A bord le confort est royal. Pour moi, ce sont les meilleurs sièges jamais essayés (avec ceux de la SM dont ils s'inspirent). Ces baquets sans séparation au niveau des lombaires épousent parfaitement le dos et invitent aux kilomètres. Si la planche de bord est celle de la gamme "Ami" avec quelques voyants en plus, le volant est spécifique en mousse, les garnitures sont de couleur grises/noires matelassées simili cuir avec des parties en tissu de DS orange du plus bel effet.
Route et entretien :
Au volant, contact. Repousser le starter dès que le moteur tousse car il n'aime guère la richesse. Le piston rotatif s'anime dans un bruit de turbine. La pompe à huile injecte un faible pourcentage de lubrifiant dans la chambre de combustion : la voiture fume comme une sans soupapes.
Ce plus petit véhicule Citroën équipé de la suspension hydraulique se lève sur ses roues à la surprise des passants intrigués par les peu modestes inscriptions sur la lunette arrière ("ce prototype est en essai entre les mains d'un client Citroën") et autocollants blancs sur les ailes grises : prototype M35 n°XXX.
La grille de vitesses est elle aussi unique. Sur l'Ami 8, on a :
1ère : tirer vers la gauche
2ème : pousser tout droit
3ème : tirer tout droit
4ème : pousser vers la droite
M-AR : pousser vers la gauche
La grille de M35 est décalée comme suit :
1ère : tirer vers la gauche
2ème : pousser vers la gauche
3ème : tirer tout droit
4ème : pousser tout droit
M-AR : tirer vers la droite
Sans être un foudre de guerre, la M35 est assez vive, plus vive qu'un bicylindre mais il faut souvent mouliner les vitesses dans les côtes car elle accuse son poids. L'affirmation comme quoi le frein moteur n'existe pas sur ces voitures est erronée. La tenue de route est rendue souveraine par l'adoption de l'hydraulique qui limite le roulis plus que sur l'Ami 8 et c'est sans doute ce qui surprend le plus, avec le fait d'être assis assez bas.
Les 3 réglages de la suspension hydraulique (5 pour la SM)
J'ai atteint 144km/h avec cette auto pour le plaisir de faire sonner le buzzer qui accompagne le compte-tours à l'extrême gauche.
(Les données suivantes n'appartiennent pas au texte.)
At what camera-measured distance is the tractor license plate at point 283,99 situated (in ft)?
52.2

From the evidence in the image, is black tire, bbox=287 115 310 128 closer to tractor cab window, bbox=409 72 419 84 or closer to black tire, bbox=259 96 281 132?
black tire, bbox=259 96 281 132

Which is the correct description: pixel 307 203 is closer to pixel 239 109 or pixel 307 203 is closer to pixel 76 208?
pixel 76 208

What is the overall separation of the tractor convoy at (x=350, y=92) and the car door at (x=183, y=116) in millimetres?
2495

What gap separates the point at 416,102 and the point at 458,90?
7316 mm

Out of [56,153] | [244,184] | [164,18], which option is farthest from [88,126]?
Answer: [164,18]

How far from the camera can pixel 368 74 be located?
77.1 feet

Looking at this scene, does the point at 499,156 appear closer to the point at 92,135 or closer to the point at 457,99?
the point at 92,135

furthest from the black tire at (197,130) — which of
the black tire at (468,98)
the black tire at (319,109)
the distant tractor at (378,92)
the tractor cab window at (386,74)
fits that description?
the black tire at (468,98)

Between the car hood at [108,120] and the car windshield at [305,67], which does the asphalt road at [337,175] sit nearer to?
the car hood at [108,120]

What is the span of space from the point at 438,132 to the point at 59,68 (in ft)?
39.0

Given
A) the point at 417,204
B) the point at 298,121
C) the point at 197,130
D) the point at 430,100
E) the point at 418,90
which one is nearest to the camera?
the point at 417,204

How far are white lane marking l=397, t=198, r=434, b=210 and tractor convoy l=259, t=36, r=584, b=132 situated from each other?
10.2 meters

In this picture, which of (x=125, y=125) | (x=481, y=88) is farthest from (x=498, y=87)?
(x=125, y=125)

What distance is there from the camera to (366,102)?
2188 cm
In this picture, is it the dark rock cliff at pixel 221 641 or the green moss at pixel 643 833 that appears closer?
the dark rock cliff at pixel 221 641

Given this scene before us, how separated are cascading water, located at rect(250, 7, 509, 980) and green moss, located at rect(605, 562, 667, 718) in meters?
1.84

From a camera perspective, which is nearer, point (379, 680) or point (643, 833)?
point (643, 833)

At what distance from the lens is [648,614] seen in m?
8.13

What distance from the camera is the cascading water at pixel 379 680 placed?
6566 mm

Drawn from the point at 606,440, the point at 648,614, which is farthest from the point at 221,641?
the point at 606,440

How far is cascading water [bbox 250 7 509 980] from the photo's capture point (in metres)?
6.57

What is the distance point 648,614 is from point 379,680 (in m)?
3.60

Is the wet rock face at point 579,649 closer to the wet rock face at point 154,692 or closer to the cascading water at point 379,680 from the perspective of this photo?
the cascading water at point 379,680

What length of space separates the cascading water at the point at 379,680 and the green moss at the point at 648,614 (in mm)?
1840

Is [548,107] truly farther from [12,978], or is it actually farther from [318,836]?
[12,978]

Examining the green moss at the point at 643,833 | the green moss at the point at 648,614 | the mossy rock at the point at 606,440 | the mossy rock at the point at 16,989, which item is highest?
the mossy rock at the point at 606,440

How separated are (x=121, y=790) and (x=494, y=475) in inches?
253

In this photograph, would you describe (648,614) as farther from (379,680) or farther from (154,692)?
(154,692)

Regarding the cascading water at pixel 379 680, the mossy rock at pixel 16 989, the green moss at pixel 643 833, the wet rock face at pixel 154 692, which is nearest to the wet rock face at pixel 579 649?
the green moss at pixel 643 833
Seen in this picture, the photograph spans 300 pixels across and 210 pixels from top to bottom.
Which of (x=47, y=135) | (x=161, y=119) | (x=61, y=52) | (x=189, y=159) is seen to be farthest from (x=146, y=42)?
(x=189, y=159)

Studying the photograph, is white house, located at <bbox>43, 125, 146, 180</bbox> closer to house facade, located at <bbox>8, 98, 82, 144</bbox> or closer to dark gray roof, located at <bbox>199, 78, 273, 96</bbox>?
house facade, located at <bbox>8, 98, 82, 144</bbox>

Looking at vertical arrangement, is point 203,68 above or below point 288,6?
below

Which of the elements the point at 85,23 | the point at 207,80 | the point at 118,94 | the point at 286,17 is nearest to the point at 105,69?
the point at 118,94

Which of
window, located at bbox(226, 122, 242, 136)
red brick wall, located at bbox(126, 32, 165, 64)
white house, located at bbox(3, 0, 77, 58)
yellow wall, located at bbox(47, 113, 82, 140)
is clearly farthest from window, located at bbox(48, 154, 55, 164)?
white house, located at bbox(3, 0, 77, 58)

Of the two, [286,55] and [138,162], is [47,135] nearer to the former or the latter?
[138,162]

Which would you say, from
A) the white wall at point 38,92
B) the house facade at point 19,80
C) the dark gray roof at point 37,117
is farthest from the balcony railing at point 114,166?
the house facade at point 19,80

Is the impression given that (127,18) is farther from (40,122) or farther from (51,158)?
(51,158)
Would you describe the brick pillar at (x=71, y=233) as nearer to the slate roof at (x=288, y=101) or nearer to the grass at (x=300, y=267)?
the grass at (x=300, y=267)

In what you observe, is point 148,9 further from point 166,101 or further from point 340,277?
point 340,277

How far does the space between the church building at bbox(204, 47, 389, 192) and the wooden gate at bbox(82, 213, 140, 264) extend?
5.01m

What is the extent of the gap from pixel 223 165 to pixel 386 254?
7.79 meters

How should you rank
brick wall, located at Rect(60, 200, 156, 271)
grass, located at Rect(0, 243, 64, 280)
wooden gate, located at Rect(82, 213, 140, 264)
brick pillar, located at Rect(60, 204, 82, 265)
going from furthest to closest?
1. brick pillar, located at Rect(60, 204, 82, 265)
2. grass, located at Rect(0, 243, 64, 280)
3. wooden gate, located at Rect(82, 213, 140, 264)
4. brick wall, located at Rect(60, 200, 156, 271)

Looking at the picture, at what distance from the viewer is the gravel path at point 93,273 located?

Il est parfois déconnecté sur les voitures restaurées récemment et c'est bien dommage. Pour autant, en raison de sa technologie, on hésite à pousser ce moteur dans les tours. Vers 80.000km, le traitement de surface non encore totalement maitrisé des chambres de combustion laissait à désirer et l'intérieur du moteur "s'écaillant" (corrosion), celui-ci perdait rapidement en compression et puissance. Des professionnels regarnissent les moteurs rotatifs (traitement au nikasil) mais le prix est en rapport avec ce travail de précision. Nous sommes loin du régule de coussinet de bielle !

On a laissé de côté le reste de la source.